There’s a compelling story inside and just outside of the Oval Office. It’s a pop star and a President who can’t comprehend the shifts in America because they were both busy building an empire that got them into Graceland and into the White House. Their work ethic and family background are divergent, yet familiar. And it’s also in the inner-workings of their support staff (Colin Hanks and Evan Peters for Nixon; Pettyfer and Johnny Knoxville for Presley), who attempt to uphold the absurd rules of both—because they like the access provided by being approximate to absolute power. After all, with great power comes the responsibility of making sure no one else drinks your boss’ daily soda or sits down before they do.
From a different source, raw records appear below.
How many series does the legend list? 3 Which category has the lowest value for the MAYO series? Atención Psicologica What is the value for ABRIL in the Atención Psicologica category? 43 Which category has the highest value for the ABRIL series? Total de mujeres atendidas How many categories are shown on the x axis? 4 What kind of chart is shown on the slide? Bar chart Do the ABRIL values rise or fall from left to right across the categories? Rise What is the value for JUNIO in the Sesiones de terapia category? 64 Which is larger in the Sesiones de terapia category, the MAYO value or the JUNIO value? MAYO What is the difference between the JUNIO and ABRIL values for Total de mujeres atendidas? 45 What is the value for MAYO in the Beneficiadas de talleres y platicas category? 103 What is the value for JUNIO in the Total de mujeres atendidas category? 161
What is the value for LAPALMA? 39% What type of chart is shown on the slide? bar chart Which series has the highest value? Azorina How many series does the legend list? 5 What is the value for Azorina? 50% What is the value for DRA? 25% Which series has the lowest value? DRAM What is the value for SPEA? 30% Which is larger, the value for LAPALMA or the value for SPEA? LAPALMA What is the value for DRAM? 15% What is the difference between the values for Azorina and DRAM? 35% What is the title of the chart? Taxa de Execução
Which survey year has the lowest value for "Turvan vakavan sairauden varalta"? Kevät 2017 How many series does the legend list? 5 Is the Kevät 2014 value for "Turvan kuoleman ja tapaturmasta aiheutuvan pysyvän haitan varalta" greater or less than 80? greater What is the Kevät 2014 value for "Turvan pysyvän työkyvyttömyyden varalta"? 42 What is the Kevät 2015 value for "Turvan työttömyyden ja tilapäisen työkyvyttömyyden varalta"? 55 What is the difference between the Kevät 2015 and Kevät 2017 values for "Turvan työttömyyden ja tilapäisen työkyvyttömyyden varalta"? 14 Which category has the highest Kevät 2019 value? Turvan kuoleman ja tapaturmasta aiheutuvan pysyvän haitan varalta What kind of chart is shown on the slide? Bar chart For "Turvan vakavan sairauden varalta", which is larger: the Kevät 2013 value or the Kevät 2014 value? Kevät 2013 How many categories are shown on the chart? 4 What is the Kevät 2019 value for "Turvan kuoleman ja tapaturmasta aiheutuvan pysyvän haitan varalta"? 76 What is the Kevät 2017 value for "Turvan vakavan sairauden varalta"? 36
Shannon and Spacey, visually, are miscast but are nonetheless great. Shannon, who never directs his Elvis-isms directly at the camera, makes Elvis’ trademark hand and hip movements feel organic and everyday—not like a gimmick. And he gets a few solid monologues as he practices his introduction before meeting the President that allows us to see a side of the King we haven’t seen before. On the opposite side, it takes a bit longer for Spacey to move out of Nixon body-and-voice imitation mode (for which, of course, Spacey is well known for his great mimicry) and imbue his own read on the material. But when he does, Spacey’s a nice match for Shannon.
Because the meeting in the Oval Office is so delightful, it’s unfortunate that all the satellite stories were also put into orbit (aided again by a SNL parody-worthy swingin’ score). In addition to tacking on Jerry’s will-he-make-it-home-in-time-to-meet-his-girlfriend’s-father plot line, there are also a few too many attempts to inject Elvis iconic moments (i.e. Elvis shot his television set four years after the events in this film). Elvis had a very long career and this is a very particular moment in it. Having him eat donuts with (and win over) black people who call him a thief has more to do with directly addressing modern commentary about appropriation, and has very little to do with the story in question, unless it’s spun into Elvis’ idea that America is too fractured to function.
Despite some great moments between Shannon and Spacey, Elvis & Nixon suffers from a lack of simplicity. It’s easy to understand why people love the unexpected image of Elvis and Nixon being together in the highest office in the land. After watching Elvis & Nixon, I still want more of that. In a turn of a future presidential phrase: it’s the meeting, stupid.
Elvis & Nixon premiered at the Tribeca Film Festival and opens in select cities this Friday, April 22.